TEXT SECTION:
******

The Air Force has apparently booted Hawker-Beechcraft’s AT-6B from its light attack competition.
Hawker says it has no idea yet why its plane was disqualified from the contest a few weeks ago and is requesting a formal review of the matter from the Government Accountability Office.
The AT-6B was competing with Embraer’s Super Tucano for a U.S. Air Force contract to supply up to 20 light air support — or counterinsurgency planes — to the fledgling Afghan air force. A couple of months ago we reported that the service was supposed to decide this month on which plane it would supply the Afghans with.
Here’s a statement that Hawker released on the matter today:
Following the notification last week that Hawker Beechcraft Corporation (HBC) was excluded from the Light Air Support (LAS) bidding process, the company has requested that the Government Accountability Office (GAO) review the Air Force’s decision. The company issued the following statement on this action:
“Yesterday, we received notification that the United States Air Force formally denied our second request for a debriefing. As a result, we still have no information on why the Beechcraft AT-6 was excluded from the Light Air Support competition. We continue to believe that we offered the most capable, affordable and sustainable light attack aircraft as measured against the Air Force’s Request for Proposal. HBC’s exclusion from competing for this important contract appears at this point to have been made without basis in process or fact. We are very interested in learning more about the decision and look forward to the results of the GAO’s review.”

******

INPUT ROWS:
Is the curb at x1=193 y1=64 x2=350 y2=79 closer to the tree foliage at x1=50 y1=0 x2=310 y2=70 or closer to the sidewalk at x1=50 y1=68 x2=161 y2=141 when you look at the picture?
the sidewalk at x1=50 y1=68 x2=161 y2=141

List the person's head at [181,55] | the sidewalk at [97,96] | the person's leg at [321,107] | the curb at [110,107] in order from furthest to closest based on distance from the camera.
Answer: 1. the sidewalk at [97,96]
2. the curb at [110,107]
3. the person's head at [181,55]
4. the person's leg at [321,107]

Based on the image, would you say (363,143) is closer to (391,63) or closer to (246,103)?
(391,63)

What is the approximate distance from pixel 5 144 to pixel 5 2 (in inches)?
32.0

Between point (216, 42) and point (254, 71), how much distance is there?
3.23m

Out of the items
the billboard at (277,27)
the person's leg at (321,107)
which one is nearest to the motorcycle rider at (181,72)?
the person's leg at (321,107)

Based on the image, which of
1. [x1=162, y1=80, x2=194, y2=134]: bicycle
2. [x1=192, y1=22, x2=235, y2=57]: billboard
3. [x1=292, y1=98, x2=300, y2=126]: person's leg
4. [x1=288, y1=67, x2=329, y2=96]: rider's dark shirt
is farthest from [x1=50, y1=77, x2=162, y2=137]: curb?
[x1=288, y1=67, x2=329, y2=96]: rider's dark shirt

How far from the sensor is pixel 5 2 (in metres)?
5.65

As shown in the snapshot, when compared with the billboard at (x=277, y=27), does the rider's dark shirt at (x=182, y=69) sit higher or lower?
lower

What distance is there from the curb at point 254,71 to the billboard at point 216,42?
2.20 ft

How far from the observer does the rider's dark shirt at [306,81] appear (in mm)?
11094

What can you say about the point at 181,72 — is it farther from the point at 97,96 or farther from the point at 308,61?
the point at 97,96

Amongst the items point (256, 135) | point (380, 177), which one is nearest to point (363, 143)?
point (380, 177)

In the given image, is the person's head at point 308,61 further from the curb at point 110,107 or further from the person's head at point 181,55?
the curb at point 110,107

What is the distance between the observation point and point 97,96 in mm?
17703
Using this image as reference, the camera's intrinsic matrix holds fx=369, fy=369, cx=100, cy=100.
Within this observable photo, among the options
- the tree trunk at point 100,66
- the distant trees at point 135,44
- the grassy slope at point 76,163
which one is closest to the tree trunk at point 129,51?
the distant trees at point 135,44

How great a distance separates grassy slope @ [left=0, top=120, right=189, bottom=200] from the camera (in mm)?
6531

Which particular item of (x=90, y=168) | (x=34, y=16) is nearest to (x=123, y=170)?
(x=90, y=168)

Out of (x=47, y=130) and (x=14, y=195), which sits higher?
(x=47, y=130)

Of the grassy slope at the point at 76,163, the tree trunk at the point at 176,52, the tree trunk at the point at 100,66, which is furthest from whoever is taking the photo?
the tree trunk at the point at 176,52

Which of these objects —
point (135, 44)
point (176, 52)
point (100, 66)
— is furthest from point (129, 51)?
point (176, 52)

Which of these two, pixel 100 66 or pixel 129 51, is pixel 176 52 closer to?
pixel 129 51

******

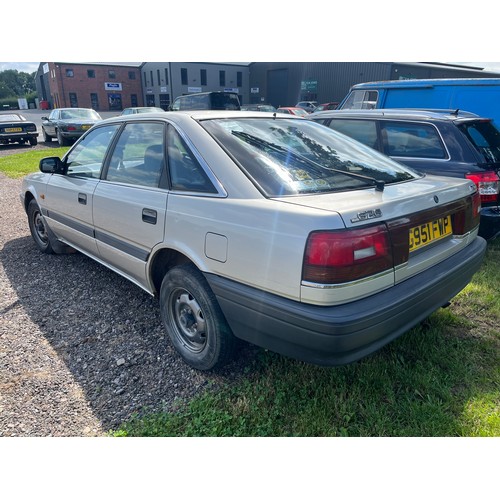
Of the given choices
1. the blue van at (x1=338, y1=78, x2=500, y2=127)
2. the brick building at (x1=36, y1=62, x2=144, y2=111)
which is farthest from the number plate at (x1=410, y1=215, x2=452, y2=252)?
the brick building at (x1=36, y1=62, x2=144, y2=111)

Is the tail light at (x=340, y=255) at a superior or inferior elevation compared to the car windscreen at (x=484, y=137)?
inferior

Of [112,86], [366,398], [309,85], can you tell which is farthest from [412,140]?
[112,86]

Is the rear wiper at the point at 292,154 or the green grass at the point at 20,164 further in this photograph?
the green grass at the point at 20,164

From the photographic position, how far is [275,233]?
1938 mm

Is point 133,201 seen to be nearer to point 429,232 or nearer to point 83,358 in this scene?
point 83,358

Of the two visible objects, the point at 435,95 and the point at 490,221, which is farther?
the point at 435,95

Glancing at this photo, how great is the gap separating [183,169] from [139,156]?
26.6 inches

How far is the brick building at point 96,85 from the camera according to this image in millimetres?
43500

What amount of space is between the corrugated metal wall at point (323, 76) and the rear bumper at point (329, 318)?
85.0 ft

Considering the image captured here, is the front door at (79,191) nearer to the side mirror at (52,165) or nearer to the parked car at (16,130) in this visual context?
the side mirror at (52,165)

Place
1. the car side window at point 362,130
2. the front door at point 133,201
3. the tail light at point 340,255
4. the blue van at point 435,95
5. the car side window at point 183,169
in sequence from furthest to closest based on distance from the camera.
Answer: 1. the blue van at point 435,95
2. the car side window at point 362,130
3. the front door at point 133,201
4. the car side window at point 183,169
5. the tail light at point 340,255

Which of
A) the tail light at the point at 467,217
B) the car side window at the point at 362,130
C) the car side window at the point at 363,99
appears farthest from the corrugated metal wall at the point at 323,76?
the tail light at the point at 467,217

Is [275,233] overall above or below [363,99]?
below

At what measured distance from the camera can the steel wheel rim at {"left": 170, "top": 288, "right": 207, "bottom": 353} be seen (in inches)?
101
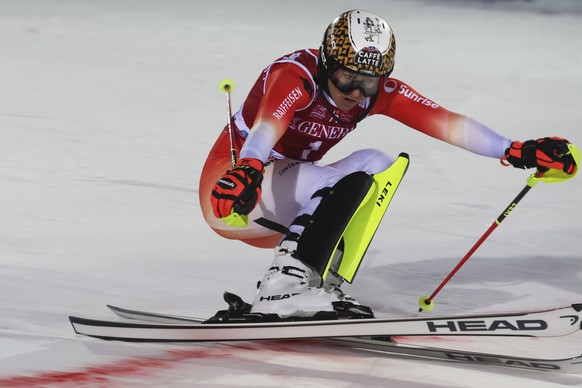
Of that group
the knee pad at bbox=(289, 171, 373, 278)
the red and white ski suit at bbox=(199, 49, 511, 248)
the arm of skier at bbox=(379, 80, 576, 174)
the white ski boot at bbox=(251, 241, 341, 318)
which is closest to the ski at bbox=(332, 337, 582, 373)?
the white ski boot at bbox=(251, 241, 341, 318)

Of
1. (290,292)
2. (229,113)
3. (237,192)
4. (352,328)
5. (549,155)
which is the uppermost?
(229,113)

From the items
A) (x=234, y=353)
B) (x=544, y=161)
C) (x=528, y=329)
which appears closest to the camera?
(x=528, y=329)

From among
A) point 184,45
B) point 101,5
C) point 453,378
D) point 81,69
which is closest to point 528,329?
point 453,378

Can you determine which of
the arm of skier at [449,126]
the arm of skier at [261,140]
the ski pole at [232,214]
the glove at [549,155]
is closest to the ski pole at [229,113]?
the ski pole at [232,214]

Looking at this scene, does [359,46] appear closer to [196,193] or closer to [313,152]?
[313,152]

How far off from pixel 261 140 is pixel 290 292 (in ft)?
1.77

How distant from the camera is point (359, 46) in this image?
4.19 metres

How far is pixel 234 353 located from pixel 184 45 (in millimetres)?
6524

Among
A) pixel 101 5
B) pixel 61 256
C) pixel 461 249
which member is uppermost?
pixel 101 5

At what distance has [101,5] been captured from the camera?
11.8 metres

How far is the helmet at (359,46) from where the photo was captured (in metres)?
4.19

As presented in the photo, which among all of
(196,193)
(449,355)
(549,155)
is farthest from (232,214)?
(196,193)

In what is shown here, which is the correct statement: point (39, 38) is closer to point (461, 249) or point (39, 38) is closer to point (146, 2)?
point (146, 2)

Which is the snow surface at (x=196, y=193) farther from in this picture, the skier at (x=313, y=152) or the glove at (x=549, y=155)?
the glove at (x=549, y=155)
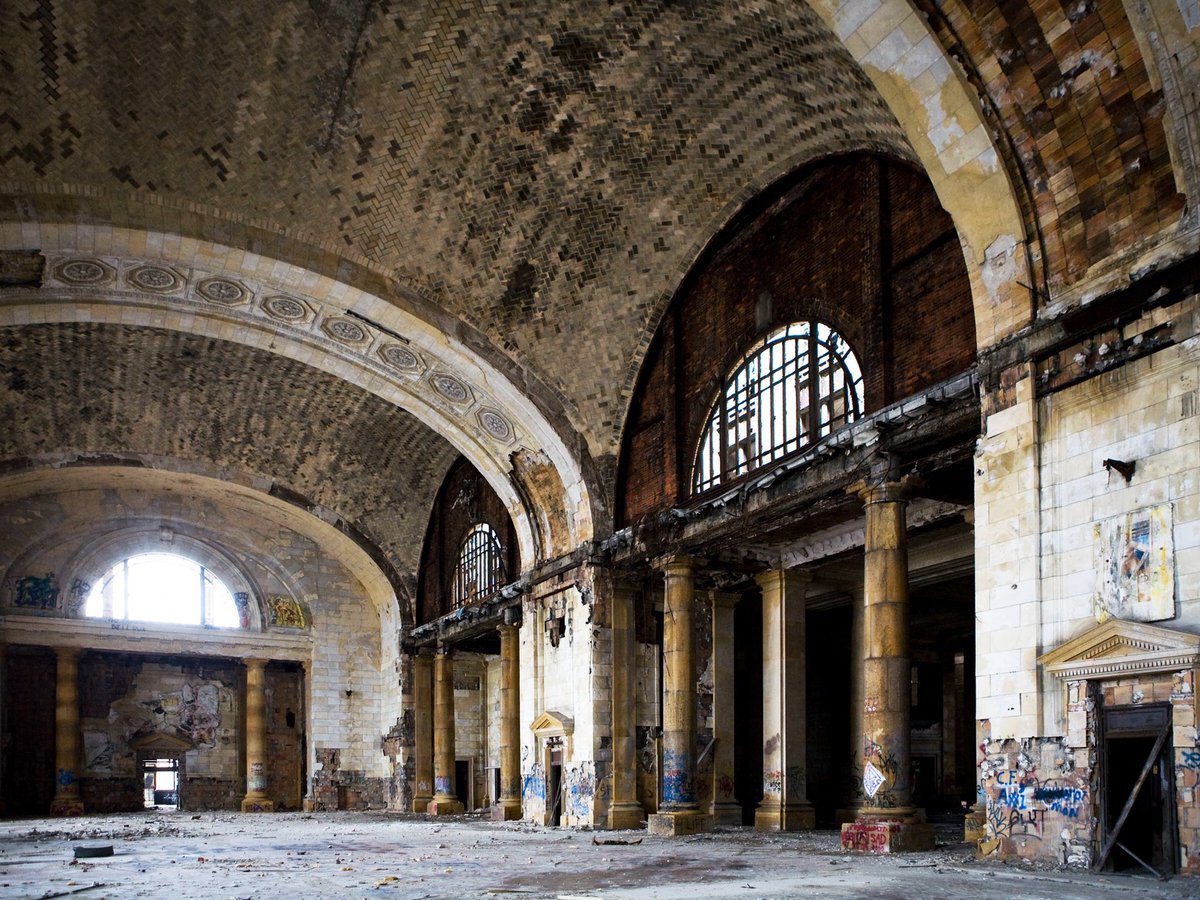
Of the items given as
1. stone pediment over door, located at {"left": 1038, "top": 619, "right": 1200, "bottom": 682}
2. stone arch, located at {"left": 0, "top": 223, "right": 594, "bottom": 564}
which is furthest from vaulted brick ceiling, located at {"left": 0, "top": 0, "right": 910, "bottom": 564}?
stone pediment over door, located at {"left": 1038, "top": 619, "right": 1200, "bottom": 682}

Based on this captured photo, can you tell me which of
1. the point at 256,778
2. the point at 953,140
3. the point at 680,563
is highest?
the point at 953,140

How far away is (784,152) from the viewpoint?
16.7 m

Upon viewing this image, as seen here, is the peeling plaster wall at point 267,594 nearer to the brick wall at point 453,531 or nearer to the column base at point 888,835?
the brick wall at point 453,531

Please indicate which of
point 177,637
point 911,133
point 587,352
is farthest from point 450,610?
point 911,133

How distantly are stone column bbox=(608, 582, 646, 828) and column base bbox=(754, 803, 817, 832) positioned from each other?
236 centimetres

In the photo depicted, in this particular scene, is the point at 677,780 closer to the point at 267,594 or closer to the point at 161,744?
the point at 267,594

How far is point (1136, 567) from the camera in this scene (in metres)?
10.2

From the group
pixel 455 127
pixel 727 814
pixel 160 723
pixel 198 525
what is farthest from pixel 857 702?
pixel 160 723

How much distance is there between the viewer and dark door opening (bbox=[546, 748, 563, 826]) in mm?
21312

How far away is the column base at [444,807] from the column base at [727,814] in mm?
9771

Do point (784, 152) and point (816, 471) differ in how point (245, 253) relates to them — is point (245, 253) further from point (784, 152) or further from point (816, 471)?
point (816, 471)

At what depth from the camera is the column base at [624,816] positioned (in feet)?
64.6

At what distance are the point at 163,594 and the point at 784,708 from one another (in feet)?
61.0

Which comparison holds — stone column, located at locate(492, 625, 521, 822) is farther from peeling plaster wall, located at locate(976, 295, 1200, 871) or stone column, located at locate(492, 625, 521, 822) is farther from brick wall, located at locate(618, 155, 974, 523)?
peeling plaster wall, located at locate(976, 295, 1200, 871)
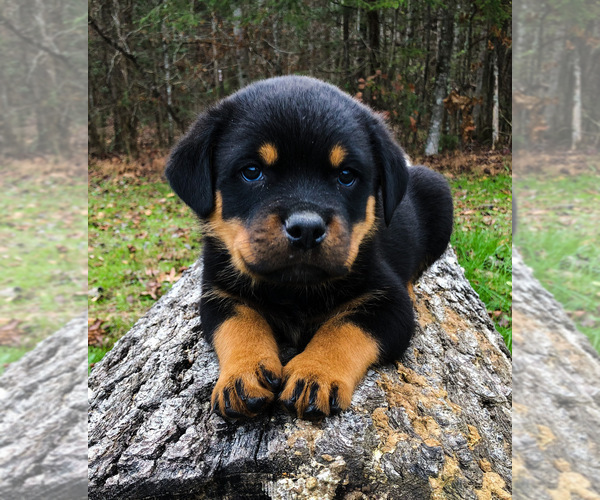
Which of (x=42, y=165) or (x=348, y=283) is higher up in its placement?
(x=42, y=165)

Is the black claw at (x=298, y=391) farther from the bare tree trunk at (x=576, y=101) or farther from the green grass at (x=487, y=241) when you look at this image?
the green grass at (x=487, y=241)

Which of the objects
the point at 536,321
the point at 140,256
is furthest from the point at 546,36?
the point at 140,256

******

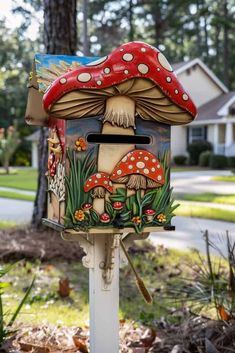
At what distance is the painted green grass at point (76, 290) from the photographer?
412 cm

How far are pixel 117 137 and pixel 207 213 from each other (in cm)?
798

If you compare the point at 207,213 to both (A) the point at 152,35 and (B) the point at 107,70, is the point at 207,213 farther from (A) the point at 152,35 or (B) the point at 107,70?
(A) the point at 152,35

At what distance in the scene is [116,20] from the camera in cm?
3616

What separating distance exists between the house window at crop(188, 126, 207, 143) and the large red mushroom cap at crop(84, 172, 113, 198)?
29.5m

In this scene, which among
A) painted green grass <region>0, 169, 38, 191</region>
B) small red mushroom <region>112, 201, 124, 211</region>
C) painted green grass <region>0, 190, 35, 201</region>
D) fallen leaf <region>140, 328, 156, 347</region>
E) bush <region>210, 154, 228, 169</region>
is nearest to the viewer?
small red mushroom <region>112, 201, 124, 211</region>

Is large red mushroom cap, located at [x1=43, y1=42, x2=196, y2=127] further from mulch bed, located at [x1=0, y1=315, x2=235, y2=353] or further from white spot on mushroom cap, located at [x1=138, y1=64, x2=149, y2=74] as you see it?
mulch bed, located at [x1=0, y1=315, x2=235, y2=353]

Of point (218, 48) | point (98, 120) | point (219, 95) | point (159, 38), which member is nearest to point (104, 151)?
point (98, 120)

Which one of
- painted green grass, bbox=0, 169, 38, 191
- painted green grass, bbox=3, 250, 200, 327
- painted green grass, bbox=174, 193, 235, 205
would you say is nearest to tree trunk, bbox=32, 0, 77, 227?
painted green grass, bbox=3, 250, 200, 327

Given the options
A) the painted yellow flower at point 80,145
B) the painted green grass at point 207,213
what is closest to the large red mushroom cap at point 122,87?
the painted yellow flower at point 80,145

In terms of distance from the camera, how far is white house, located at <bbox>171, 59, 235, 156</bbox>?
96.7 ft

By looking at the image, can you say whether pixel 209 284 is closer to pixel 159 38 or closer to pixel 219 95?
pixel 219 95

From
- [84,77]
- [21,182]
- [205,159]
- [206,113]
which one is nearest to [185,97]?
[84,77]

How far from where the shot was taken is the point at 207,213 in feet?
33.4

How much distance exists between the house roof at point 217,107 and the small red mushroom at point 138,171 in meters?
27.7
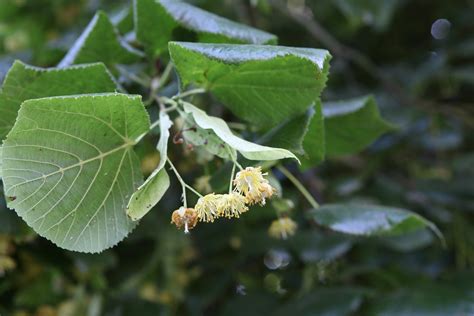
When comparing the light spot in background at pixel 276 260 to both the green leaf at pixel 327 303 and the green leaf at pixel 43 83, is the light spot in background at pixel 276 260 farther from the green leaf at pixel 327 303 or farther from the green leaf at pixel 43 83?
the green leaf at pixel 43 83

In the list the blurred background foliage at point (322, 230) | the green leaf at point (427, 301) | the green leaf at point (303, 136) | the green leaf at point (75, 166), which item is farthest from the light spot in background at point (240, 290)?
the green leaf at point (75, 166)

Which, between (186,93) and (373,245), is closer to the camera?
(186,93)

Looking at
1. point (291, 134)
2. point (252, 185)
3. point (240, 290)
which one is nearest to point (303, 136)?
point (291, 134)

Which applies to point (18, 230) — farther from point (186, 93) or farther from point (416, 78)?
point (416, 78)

******

YOUR TASKS:
- A) According to the article on the light attack competition, which aircraft was the AT-6B competing against for the Air Force contract?
- B) Can you reproduce the entries from the line with "Of [112,86], [366,398], [309,85], can" up to and including the line with "26.6 inches", with "Glancing" swapped for "Looking" and nothing else changed?

ANSWERS BY TASK:
- A) Embraer's Super Tucano

- B)
Of [112,86], [366,398], [309,85], can you tell which is farthest from [412,140]?
[112,86]

Is the rear wiper at the point at 292,154 or the green grass at the point at 20,164 further in this photograph?
the green grass at the point at 20,164

From the photographic position, how far is [275,233]?
1938 mm

Is point 133,201 seen to be nearer to point 429,232 or nearer to point 83,358 in this scene?
point 83,358

Of the two visible objects, the point at 435,95 and the point at 490,221, which is farther?
the point at 435,95

Looking at this photo, how great is the gap separating [183,169] from [139,156]?
26.6 inches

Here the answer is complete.